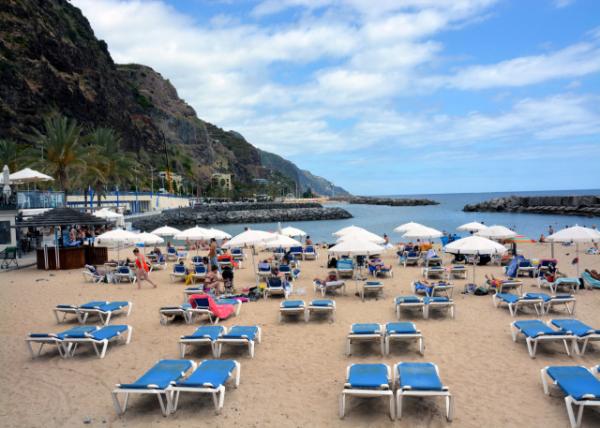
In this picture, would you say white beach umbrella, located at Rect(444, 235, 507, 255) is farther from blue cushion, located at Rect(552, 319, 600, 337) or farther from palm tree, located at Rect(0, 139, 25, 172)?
palm tree, located at Rect(0, 139, 25, 172)

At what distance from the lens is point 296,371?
7105mm

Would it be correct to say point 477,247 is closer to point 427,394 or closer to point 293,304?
point 293,304

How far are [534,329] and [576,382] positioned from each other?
2255mm

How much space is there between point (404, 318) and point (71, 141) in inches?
1056

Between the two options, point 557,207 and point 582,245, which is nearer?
point 582,245

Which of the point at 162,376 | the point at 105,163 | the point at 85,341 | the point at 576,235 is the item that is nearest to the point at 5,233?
the point at 105,163

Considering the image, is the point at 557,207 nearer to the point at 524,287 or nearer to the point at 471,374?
the point at 524,287

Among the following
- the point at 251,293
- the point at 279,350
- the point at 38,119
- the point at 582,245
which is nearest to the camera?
the point at 279,350

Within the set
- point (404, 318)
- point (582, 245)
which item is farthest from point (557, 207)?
point (404, 318)

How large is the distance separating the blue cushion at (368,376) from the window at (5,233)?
22.7 meters

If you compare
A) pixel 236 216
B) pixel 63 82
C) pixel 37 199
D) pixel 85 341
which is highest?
pixel 63 82

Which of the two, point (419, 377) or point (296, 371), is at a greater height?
point (419, 377)

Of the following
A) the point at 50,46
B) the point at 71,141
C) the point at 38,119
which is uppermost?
the point at 50,46

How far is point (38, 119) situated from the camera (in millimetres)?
58312
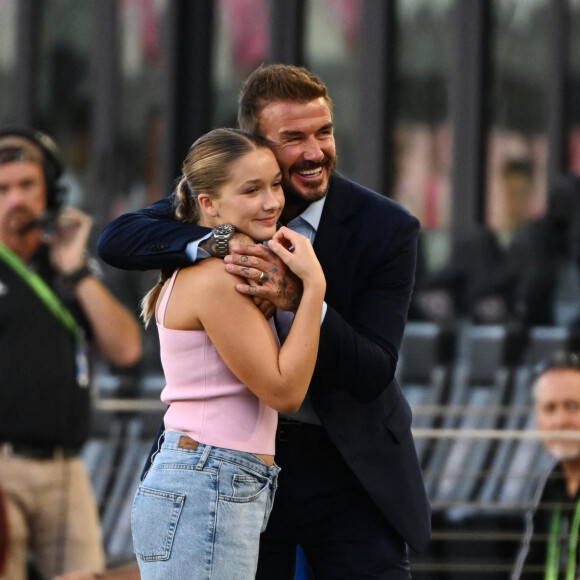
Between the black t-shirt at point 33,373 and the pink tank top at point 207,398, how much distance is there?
1672 mm

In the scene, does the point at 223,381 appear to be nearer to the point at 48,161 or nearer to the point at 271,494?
the point at 271,494

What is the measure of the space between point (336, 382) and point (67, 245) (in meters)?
1.89

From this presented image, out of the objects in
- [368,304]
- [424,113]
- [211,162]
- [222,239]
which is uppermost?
[424,113]

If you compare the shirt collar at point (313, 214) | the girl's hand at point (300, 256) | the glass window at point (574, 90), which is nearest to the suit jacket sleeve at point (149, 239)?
the girl's hand at point (300, 256)

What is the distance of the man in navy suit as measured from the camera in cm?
253

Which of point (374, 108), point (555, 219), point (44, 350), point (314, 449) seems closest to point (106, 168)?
point (374, 108)

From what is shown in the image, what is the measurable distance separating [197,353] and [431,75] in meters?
5.45

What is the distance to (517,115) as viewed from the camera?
738 centimetres

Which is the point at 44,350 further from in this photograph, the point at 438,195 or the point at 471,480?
the point at 438,195

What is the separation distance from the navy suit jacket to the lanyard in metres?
1.36

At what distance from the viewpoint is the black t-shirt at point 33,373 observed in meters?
3.98

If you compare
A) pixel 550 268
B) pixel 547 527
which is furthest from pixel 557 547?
pixel 550 268

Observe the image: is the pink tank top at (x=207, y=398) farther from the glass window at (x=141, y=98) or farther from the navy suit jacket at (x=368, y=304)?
the glass window at (x=141, y=98)

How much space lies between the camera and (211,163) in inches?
94.2
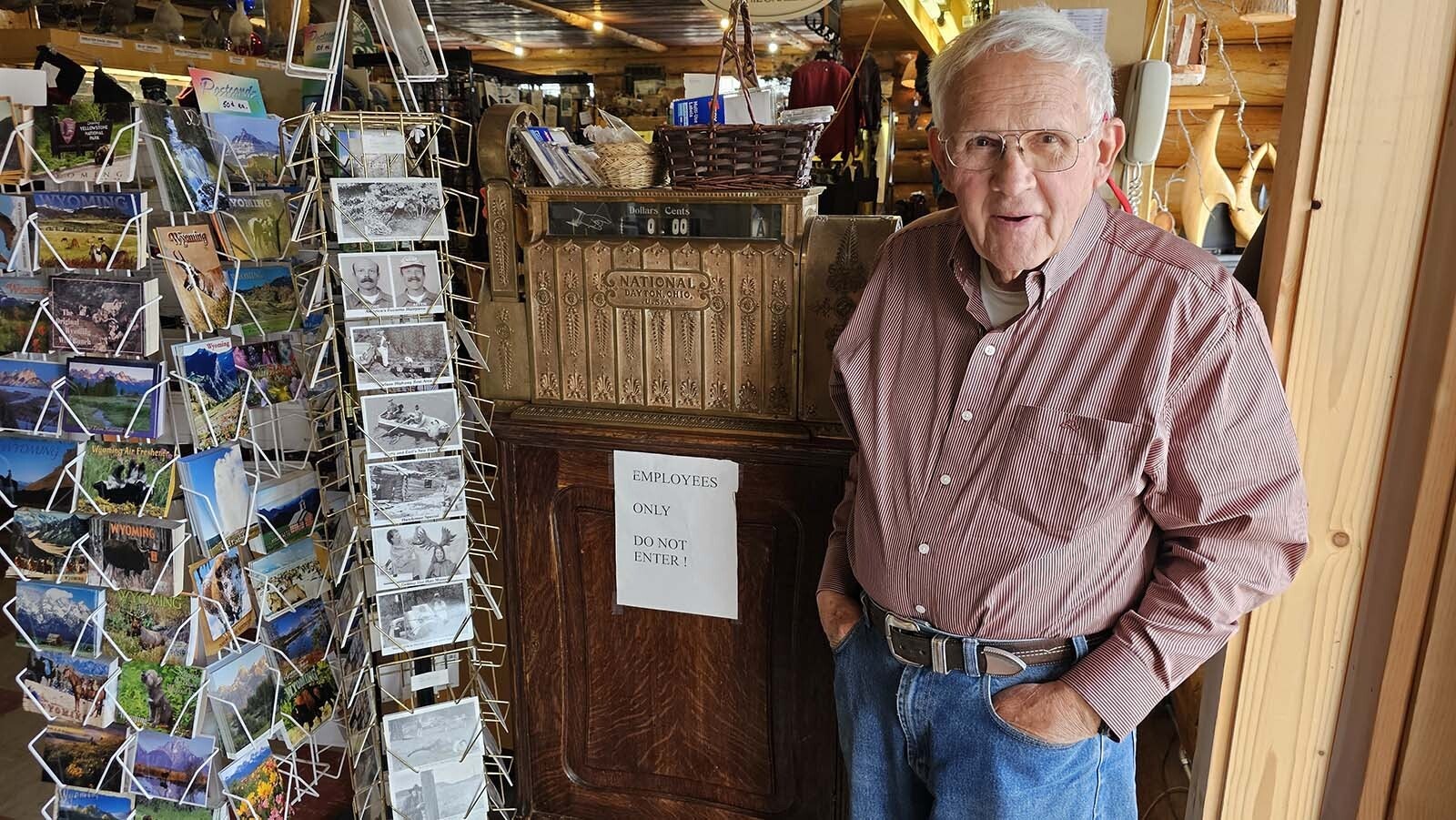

===============

Return each line of the material above that contains the word "following".

Among the following
Of the following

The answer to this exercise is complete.